» WHAT IS EXPECTED: Every line below should be copied exactly; drop the pictures.

◇ ◇ ◇

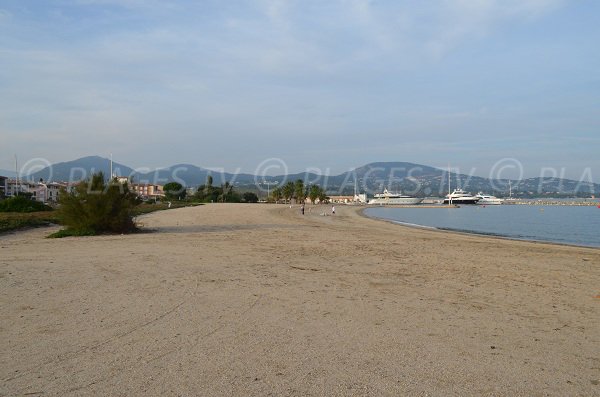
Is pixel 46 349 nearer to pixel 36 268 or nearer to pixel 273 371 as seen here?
pixel 273 371

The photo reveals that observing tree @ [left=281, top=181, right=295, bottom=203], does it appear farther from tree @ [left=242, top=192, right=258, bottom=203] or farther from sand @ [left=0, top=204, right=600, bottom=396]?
sand @ [left=0, top=204, right=600, bottom=396]

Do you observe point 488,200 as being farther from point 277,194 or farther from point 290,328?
point 290,328

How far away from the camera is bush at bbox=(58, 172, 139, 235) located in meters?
19.2

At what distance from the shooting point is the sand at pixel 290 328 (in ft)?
13.8

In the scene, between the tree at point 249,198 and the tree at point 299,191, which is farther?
the tree at point 299,191

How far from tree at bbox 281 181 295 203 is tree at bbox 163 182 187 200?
91.1ft

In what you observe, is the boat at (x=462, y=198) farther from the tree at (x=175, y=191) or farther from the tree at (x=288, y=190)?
the tree at (x=175, y=191)

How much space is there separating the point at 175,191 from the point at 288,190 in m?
30.9

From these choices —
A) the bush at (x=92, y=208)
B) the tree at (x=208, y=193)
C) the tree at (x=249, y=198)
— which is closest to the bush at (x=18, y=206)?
the bush at (x=92, y=208)

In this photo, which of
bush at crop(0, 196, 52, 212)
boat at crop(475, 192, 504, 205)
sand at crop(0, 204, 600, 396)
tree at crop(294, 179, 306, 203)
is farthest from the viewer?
boat at crop(475, 192, 504, 205)

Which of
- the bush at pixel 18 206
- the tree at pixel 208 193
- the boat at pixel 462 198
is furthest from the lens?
the boat at pixel 462 198

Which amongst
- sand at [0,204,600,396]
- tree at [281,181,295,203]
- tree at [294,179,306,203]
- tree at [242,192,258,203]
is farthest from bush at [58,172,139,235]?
tree at [294,179,306,203]

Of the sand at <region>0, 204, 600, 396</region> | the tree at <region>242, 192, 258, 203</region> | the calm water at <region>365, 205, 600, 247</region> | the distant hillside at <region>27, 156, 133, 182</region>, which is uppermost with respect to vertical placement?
the distant hillside at <region>27, 156, 133, 182</region>

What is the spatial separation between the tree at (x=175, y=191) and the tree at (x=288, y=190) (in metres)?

◇ ◇ ◇

» SOLUTION TO THIS TASK:
Is pixel 46 349 nearer to pixel 36 268 or nearer to pixel 273 371 as seen here?
pixel 273 371

The photo reveals that observing tree @ [left=281, top=181, right=295, bottom=203], does it appear farther from tree @ [left=242, top=192, right=258, bottom=203] or farther from sand @ [left=0, top=204, right=600, bottom=396]?
sand @ [left=0, top=204, right=600, bottom=396]

Do you observe point 488,200 as being farther from point 277,194 or farther from point 290,328?
point 290,328

How far away from the camera is bush at bbox=(58, 172, 139, 235) located in meters?
19.2

At what distance from the shooting point is the sand at pixel 290 328 (in ft)?
13.8

In the scene, between the tree at point 249,198 and the tree at point 299,191, which is farther?
the tree at point 299,191

How far from tree at bbox 281 181 295 203 is tree at bbox 163 182 187 200?
91.1ft

In what you observe, is the boat at (x=462, y=198) farther from the tree at (x=175, y=191) or farther from the tree at (x=288, y=190)?
the tree at (x=175, y=191)

How much space is there separating the point at 175,191 from the point at 288,190 in m?
30.9

From these choices —
A) the bush at (x=92, y=208)
B) the tree at (x=208, y=193)
C) the tree at (x=249, y=198)
— which is closest to the bush at (x=18, y=206)?
the bush at (x=92, y=208)

In this photo, which of
bush at crop(0, 196, 52, 212)
boat at crop(475, 192, 504, 205)
sand at crop(0, 204, 600, 396)
tree at crop(294, 179, 306, 203)
is farthest from the viewer?
boat at crop(475, 192, 504, 205)

Which of
- the bush at pixel 18 206
- the tree at pixel 208 193
- the boat at pixel 462 198
is furthest from the lens?
the boat at pixel 462 198

Which amongst
- sand at [0,204,600,396]
- tree at [281,181,295,203]
- tree at [294,179,306,203]
- tree at [242,192,258,203]
is farthest from bush at [58,172,139,235]?
tree at [294,179,306,203]

Of the sand at <region>0, 204, 600, 396</region> | the tree at <region>242, 192, 258, 203</region> | the calm water at <region>365, 205, 600, 247</region> | the distant hillside at <region>27, 156, 133, 182</region>, which is uppermost with respect to vertical placement?
the distant hillside at <region>27, 156, 133, 182</region>

What is the spatial separation between the tree at (x=175, y=191) and the tree at (x=288, y=190) (in metres)?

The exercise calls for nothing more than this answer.